DATA LINES:
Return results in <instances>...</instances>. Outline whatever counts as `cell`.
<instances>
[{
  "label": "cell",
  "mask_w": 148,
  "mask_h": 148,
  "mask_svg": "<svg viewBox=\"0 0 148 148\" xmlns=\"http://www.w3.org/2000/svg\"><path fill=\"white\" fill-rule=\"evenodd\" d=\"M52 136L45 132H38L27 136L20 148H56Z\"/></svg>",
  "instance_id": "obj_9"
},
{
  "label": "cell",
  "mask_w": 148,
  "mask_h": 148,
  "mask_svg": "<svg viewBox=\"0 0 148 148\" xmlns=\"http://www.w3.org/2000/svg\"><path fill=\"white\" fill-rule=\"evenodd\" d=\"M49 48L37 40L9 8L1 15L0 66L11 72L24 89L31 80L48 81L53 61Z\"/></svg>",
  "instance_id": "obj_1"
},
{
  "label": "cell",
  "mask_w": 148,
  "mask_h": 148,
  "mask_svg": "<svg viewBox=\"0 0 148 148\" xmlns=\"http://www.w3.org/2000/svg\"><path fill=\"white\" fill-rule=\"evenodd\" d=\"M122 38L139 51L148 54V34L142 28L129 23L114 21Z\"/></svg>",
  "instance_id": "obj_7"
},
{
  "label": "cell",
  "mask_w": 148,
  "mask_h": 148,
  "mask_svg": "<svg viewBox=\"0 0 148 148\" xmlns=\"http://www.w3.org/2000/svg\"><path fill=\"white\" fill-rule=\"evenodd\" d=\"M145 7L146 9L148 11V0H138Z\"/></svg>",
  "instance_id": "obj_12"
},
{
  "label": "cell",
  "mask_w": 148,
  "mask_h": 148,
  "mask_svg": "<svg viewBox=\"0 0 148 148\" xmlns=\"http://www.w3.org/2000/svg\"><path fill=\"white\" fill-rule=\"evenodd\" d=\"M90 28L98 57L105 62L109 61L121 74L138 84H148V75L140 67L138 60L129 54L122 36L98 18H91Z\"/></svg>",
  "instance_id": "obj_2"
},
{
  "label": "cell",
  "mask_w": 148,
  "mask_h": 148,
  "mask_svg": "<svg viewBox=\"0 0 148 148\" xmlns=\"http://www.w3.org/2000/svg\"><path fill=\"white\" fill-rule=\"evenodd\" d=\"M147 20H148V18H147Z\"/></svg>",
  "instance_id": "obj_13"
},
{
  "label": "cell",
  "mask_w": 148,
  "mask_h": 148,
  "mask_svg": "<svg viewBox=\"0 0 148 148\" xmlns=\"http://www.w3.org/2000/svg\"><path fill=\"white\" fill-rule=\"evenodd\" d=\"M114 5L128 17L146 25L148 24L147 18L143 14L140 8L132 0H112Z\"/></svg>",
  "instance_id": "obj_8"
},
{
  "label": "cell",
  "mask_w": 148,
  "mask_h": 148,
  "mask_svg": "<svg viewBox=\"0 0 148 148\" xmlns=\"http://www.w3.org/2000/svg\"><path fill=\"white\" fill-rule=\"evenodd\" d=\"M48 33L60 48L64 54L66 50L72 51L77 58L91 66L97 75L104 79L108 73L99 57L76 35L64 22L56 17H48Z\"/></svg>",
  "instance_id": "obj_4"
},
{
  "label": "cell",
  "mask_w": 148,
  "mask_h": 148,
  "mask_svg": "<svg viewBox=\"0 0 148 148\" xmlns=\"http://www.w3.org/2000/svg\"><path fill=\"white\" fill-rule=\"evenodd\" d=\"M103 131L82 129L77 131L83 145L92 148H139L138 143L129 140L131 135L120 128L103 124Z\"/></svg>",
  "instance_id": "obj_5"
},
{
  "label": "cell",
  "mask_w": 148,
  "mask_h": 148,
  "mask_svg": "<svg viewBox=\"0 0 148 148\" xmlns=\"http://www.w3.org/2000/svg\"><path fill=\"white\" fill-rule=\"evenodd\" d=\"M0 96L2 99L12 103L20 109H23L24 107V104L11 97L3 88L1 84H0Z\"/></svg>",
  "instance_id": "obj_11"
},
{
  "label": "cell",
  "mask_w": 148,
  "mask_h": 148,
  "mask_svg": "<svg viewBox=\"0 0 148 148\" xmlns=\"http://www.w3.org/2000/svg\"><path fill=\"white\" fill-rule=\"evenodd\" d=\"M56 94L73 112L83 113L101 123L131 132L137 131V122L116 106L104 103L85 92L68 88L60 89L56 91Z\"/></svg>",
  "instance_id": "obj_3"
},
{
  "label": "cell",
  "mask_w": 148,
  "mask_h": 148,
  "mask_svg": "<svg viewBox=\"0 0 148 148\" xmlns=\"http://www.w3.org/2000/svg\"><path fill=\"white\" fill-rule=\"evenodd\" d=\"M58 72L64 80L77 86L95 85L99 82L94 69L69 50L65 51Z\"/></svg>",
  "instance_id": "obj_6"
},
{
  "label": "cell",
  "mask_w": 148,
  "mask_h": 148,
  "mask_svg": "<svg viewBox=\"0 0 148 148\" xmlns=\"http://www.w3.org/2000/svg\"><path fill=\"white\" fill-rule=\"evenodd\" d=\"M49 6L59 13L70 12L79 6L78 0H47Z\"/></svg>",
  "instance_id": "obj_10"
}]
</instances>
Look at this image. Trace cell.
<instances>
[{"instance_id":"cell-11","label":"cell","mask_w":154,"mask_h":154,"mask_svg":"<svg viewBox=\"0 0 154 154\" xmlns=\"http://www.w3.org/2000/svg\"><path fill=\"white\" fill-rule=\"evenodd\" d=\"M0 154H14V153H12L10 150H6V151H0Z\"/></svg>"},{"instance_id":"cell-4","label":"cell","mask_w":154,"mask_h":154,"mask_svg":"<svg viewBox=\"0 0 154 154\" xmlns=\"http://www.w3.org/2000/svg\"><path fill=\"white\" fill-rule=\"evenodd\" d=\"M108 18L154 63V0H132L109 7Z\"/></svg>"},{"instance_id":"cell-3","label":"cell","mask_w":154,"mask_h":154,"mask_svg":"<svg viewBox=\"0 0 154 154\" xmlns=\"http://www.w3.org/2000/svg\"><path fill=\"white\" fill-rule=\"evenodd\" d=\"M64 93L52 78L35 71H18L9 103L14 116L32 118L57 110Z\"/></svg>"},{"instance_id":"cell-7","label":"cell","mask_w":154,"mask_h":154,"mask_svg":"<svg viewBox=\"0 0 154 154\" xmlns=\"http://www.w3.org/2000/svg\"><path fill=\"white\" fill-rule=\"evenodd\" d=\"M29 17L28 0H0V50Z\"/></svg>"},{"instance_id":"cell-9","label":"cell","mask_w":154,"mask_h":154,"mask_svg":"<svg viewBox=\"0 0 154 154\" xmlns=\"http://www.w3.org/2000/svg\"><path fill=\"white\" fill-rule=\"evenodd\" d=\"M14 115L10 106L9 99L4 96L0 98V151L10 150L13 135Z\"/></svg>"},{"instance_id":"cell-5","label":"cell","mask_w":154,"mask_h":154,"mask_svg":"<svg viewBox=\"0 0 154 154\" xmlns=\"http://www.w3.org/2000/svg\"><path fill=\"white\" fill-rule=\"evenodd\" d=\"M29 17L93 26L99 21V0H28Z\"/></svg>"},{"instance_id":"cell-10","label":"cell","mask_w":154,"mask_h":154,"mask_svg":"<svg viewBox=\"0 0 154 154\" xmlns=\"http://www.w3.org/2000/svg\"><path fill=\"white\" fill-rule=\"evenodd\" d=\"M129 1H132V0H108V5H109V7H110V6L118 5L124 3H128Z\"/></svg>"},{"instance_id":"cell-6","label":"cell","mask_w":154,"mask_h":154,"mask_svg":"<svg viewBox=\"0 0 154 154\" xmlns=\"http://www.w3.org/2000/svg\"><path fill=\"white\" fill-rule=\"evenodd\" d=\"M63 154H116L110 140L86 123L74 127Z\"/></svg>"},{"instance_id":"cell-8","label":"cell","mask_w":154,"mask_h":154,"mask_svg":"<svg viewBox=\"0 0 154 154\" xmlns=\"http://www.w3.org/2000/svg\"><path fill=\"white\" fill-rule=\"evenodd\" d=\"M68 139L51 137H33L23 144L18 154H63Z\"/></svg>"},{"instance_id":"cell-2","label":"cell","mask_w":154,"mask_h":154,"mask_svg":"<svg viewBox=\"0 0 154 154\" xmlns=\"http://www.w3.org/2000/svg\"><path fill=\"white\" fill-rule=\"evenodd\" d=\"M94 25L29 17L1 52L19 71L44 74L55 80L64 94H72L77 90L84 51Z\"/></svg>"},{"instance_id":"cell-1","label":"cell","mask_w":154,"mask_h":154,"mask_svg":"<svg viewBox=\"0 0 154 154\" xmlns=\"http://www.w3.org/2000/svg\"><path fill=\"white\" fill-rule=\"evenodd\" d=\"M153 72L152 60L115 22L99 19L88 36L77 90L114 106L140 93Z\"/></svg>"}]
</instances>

WHAT THE TASK ASKS:
Please give every line from the first line of the entries up to and including the line with "48L37 40L9 8L1" as a JSON list of strings, one string per line, leaving out blank lines.

WRITTEN REPLY:
[
  "Return results in <instances>...</instances>. Outline whatever counts as `cell`.",
  "<instances>",
  "[{",
  "  \"label\": \"cell\",",
  "  \"mask_w\": 148,",
  "  \"mask_h\": 148,",
  "  \"mask_svg\": \"<svg viewBox=\\\"0 0 148 148\\\" xmlns=\\\"http://www.w3.org/2000/svg\\\"><path fill=\\\"white\\\" fill-rule=\\\"evenodd\\\" d=\\\"M52 136L45 132H38L27 136L20 148H56Z\\\"/></svg>\",",
  "  \"instance_id\": \"obj_9\"",
  "},",
  "{",
  "  \"label\": \"cell\",",
  "  \"mask_w\": 148,",
  "  \"mask_h\": 148,",
  "  \"mask_svg\": \"<svg viewBox=\\\"0 0 148 148\\\" xmlns=\\\"http://www.w3.org/2000/svg\\\"><path fill=\\\"white\\\" fill-rule=\\\"evenodd\\\" d=\\\"M49 48L37 40L9 8L1 15L0 66L11 72L24 89L31 80L48 81L53 61Z\\\"/></svg>\","
]